REQUIREMENT: Copy the records below, changing "detector" to "classifier" everywhere and leaving all else untouched.

Stored items:
'''
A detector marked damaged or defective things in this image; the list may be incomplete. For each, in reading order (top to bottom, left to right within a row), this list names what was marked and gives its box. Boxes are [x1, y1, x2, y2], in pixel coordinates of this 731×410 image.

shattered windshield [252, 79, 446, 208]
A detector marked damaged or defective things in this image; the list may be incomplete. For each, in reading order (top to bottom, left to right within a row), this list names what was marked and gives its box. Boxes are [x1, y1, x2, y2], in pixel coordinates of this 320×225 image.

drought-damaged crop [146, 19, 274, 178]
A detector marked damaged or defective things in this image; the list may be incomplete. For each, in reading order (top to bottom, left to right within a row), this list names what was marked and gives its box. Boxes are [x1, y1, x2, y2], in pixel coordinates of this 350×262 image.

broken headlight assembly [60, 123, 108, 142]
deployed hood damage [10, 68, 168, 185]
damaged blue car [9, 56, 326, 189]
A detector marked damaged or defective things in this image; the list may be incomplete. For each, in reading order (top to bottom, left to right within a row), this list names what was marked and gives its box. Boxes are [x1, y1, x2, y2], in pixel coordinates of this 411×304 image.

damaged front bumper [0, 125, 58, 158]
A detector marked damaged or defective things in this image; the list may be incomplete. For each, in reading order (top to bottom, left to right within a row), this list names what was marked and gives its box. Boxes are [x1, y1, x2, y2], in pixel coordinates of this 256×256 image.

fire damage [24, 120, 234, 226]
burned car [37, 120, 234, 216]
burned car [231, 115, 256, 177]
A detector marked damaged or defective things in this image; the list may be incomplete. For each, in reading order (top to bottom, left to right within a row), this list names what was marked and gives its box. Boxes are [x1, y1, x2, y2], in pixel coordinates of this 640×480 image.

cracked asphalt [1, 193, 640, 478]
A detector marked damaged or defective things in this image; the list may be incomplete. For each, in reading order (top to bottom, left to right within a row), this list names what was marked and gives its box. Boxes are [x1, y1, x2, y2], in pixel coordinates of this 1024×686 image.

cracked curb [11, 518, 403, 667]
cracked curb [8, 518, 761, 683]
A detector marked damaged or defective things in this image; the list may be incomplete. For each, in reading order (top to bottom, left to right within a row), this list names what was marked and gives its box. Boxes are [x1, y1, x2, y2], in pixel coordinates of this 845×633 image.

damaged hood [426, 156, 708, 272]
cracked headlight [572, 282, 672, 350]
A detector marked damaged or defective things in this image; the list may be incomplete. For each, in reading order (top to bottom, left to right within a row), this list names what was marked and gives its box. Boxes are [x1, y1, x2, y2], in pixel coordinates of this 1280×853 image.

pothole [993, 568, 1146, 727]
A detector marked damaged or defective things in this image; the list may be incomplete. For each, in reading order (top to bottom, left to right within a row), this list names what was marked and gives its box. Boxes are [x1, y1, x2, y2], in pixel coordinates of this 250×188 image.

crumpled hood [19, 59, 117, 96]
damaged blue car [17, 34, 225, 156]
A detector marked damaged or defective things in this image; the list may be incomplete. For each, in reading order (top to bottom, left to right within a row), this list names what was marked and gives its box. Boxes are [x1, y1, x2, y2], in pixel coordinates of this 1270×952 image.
'''
ANSWER BELOW:
A classifier marked damaged or defective things in this image; the list may be incomplete. For each, in reading order (top to bottom, left to right within a row), this list names what was marked and gives its box. Boxes are [x1, y1, x2, y2], in pixel coordinates of this 731×410 image.

shattered windshield [252, 79, 446, 208]
A classifier marked damaged or defective things in this image; the list may be incomplete. For each, in reading order (top to bottom, left to right within a row), this list names what was marked and gives its box. Boxes are [x1, y1, x2, y2], in pixel coordinates of this 320×225 image.

drought-damaged crop [146, 19, 274, 178]
A classifier marked damaged or defective things in this image; the list may be incomplete. For each, in reading order (top to bottom, left to right within a row), this list names what was marked and gives its box. Boxes are [x1, y1, x2, y2], in pixel coordinates of this 350×262 image.

broken headlight assembly [60, 123, 108, 142]
deployed hood damage [10, 68, 168, 185]
damaged blue car [9, 56, 326, 189]
A classifier marked damaged or defective things in this image; the list may be incomplete. For each, in reading order (top to bottom, left to right within a row), this list names what was marked and gives its box. Boxes are [x1, y1, x2, y2], in pixel coordinates of this 411×304 image.

damaged front bumper [0, 125, 58, 158]
A classifier marked damaged or defective things in this image; the list may be incomplete. For each, in reading order (top to bottom, left to right within a row), this list names what was marked and gives its box. Boxes are [x1, y1, x2, y2], in pixel coordinates of this 256×256 image.

fire damage [24, 120, 234, 226]
burned car [37, 120, 234, 216]
burned car [231, 115, 256, 177]
A classifier marked damaged or defective things in this image; the list may be incomplete. For each, in reading order (top to bottom, left to right within a row), this list names what was marked and gives its box. Boxes are [x1, y1, x2, y2], in pixel coordinates of this 640×480 image.

cracked asphalt [1, 193, 640, 478]
A classifier marked damaged or defective things in this image; the list may be incomplete. For each, in reading order (top to bottom, left to right within a row), this list names what was marked and gives its box. Boxes are [x1, y1, x2, y2], in pixel coordinates of this 1024×686 image.

cracked curb [11, 518, 403, 667]
cracked curb [8, 518, 761, 683]
A classifier marked damaged or defective things in this image; the list may be incomplete. For each, in reading order (top to bottom, left to right within a row), this list names what was marked and gives its box. Boxes are [x1, y1, x2, y2], in pixel coordinates of this 845×633 image.

damaged hood [426, 156, 708, 272]
cracked headlight [572, 282, 672, 350]
A classifier marked damaged or defective things in this image; the list may be incomplete. For each, in reading order (top to bottom, left to right within a row), this list names what was marked and gives its box. Boxes are [x1, y1, x2, y2], in pixel coordinates of this 1280×853 image.

pothole [993, 568, 1146, 727]
A classifier marked damaged or defective things in this image; the list may be incomplete. For each, in reading order (top to bottom, left to right within a row), this list names what was marked and gives its box. Boxes are [x1, y1, x2, y2], in pixel coordinates of this 250×188 image.

crumpled hood [19, 59, 117, 96]
damaged blue car [17, 34, 225, 156]
A classifier marked damaged or defective things in this image; the list may be incomplete. For each, in reading order (top to bottom, left to right within a row), this list names what was marked and gives its box. Boxes are [x1, y1, x2, y2], in pixel coordinates of this 1270×952 image.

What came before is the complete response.